EXERCISE INPUTS start
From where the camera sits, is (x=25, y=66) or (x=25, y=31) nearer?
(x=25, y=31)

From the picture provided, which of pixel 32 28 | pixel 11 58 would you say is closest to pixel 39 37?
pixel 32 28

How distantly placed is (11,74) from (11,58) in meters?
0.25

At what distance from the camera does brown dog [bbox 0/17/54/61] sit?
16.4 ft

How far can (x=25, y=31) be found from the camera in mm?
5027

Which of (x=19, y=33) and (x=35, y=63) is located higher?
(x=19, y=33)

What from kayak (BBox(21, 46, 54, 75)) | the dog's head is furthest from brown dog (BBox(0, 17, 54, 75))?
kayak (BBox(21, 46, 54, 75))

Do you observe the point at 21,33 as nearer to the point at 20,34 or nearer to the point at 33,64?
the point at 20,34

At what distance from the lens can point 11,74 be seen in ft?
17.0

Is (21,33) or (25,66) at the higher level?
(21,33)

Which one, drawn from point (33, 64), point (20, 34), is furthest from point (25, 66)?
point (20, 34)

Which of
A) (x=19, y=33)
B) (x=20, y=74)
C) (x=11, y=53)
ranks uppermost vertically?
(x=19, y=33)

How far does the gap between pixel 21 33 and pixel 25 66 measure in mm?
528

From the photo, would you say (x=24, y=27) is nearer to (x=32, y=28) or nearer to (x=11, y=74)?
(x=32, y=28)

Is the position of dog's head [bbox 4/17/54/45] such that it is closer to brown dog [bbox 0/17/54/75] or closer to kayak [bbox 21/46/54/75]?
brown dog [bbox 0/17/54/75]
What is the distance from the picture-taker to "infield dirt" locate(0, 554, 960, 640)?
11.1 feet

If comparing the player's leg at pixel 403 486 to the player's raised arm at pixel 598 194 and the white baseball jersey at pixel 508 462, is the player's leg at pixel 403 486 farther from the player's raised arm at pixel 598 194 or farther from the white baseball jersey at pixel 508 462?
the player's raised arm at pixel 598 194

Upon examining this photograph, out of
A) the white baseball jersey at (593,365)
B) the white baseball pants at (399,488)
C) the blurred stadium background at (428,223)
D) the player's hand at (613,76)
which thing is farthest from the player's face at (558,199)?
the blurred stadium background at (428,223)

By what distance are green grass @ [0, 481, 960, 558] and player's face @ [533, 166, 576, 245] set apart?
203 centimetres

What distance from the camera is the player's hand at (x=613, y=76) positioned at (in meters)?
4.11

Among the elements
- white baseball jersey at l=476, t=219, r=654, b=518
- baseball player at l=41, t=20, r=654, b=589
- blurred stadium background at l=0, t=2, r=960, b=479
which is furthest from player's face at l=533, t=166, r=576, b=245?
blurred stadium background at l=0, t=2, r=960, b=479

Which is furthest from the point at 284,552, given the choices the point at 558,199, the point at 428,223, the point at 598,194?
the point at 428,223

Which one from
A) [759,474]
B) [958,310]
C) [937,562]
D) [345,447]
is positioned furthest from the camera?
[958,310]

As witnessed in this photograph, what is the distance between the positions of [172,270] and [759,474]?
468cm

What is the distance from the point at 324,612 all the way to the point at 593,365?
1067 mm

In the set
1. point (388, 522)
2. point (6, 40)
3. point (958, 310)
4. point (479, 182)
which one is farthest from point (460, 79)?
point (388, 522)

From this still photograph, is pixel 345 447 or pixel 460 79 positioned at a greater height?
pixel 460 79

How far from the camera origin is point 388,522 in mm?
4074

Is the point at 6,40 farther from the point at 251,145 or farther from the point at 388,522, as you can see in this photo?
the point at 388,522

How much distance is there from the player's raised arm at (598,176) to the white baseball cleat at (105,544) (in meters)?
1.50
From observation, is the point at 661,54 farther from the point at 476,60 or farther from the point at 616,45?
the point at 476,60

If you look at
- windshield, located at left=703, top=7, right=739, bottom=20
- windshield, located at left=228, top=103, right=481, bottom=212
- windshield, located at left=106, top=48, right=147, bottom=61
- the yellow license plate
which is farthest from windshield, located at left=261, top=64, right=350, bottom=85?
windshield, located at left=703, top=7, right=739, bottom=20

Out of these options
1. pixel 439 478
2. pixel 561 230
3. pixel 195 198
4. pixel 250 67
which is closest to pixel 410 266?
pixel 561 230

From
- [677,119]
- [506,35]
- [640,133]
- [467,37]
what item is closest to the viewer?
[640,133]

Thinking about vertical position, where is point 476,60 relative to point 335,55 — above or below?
EXERCISE INPUTS end
- WHAT NEEDS TO BE DONE
Extract all the entries word for word.

- FINISHED EXERCISE
From where the camera sits, is (x=25, y=66) or (x=25, y=31) nearer?
(x=25, y=31)

From the picture provided, which of pixel 32 28 | pixel 11 58 would you say is closest to pixel 39 37?
pixel 32 28

How distantly placed is (11,74) from (11,58) in meters?
0.25

At what distance from the camera does brown dog [bbox 0/17/54/61] sit?
16.4 ft

How far can (x=25, y=31) be found from the camera in mm?
5027

Which of (x=19, y=33) and (x=35, y=63) is located higher?
(x=19, y=33)

What from kayak (BBox(21, 46, 54, 75)) | the dog's head is furthest from brown dog (BBox(0, 17, 54, 75))?
kayak (BBox(21, 46, 54, 75))

Do you observe the point at 21,33 as nearer to the point at 20,34 or nearer to the point at 33,64?
the point at 20,34

At what distance from the lens can point 11,74 be seen in ft?
17.0

Is (21,33) or (25,66) at the higher level?
(21,33)

Which one, drawn from point (33, 64), point (20, 34), is furthest from point (25, 66)?
point (20, 34)

Which of
A) (x=19, y=33)
B) (x=20, y=74)
C) (x=11, y=53)
ranks uppermost vertically?
(x=19, y=33)

How far does the gap between pixel 21 33 and pixel 25 66 measure in mm?
528

From the photo, would you say (x=24, y=27) is nearer to (x=32, y=28) or nearer to (x=11, y=74)?
(x=32, y=28)

Is the position of dog's head [bbox 4/17/54/45] such that it is closer to brown dog [bbox 0/17/54/75] or closer to kayak [bbox 21/46/54/75]?
brown dog [bbox 0/17/54/75]
What is the distance from the picture-taker to "infield dirt" locate(0, 554, 960, 640)?
11.1 feet

If comparing the player's leg at pixel 403 486 to the player's raised arm at pixel 598 194 and the white baseball jersey at pixel 508 462, is the player's leg at pixel 403 486 farther from the player's raised arm at pixel 598 194 or farther from the white baseball jersey at pixel 508 462?
the player's raised arm at pixel 598 194

Upon examining this photograph, out of
A) the white baseball jersey at (593,365)
B) the white baseball pants at (399,488)
C) the blurred stadium background at (428,223)
D) the player's hand at (613,76)
which thing is farthest from the player's face at (558,199)?
the blurred stadium background at (428,223)

By what distance are green grass @ [0, 481, 960, 558] and player's face @ [533, 166, 576, 245] set apart?
203 centimetres

What distance from the camera is the player's hand at (x=613, y=76) positioned at (in meters)?
4.11

Among the elements
- white baseball jersey at l=476, t=219, r=654, b=518
- baseball player at l=41, t=20, r=654, b=589
- blurred stadium background at l=0, t=2, r=960, b=479
which is furthest from player's face at l=533, t=166, r=576, b=245?
blurred stadium background at l=0, t=2, r=960, b=479

Which is furthest from the point at 284,552, given the choices the point at 558,199, the point at 428,223, the point at 598,194?
the point at 428,223

Which one from
A) [759,474]
B) [958,310]
C) [937,562]
D) [345,447]
is positioned furthest from the camera?
[958,310]

As witnessed in this photograph, what is the distance between the positions of [172,270] and [759,474]?
468cm

What is the distance from the point at 324,612 all the way to the point at 593,365?
1067 mm

In the set
1. point (388, 522)
2. point (6, 40)
3. point (958, 310)
4. point (479, 182)
which one is farthest from point (460, 79)?
point (388, 522)

From this still photograph, is pixel 345 447 or pixel 460 79 positioned at a greater height?
pixel 460 79

How far from the camera origin is point 388,522 in mm?
4074

Is the point at 6,40 farther from the point at 251,145 or farther from the point at 388,522, as you can see in this photo?
the point at 388,522

How much distance is there from the player's raised arm at (598,176) to the white baseball cleat at (105,544) (in meters)?
1.50
From observation, is the point at 661,54 farther from the point at 476,60 or farther from the point at 616,45?
the point at 476,60

If you look at
- windshield, located at left=703, top=7, right=739, bottom=20
- windshield, located at left=228, top=103, right=481, bottom=212
- windshield, located at left=106, top=48, right=147, bottom=61
- the yellow license plate
which is farthest from windshield, located at left=261, top=64, right=350, bottom=85?
windshield, located at left=703, top=7, right=739, bottom=20

Out of these options
1. pixel 439 478
2. pixel 561 230
3. pixel 195 198
4. pixel 250 67
which is closest to pixel 410 266?
pixel 561 230

From
- [677,119]
- [506,35]
- [640,133]
- [467,37]
what item is closest to the viewer?
[640,133]

Thinking about vertical position, where is point 476,60 relative to point 335,55 — above or below?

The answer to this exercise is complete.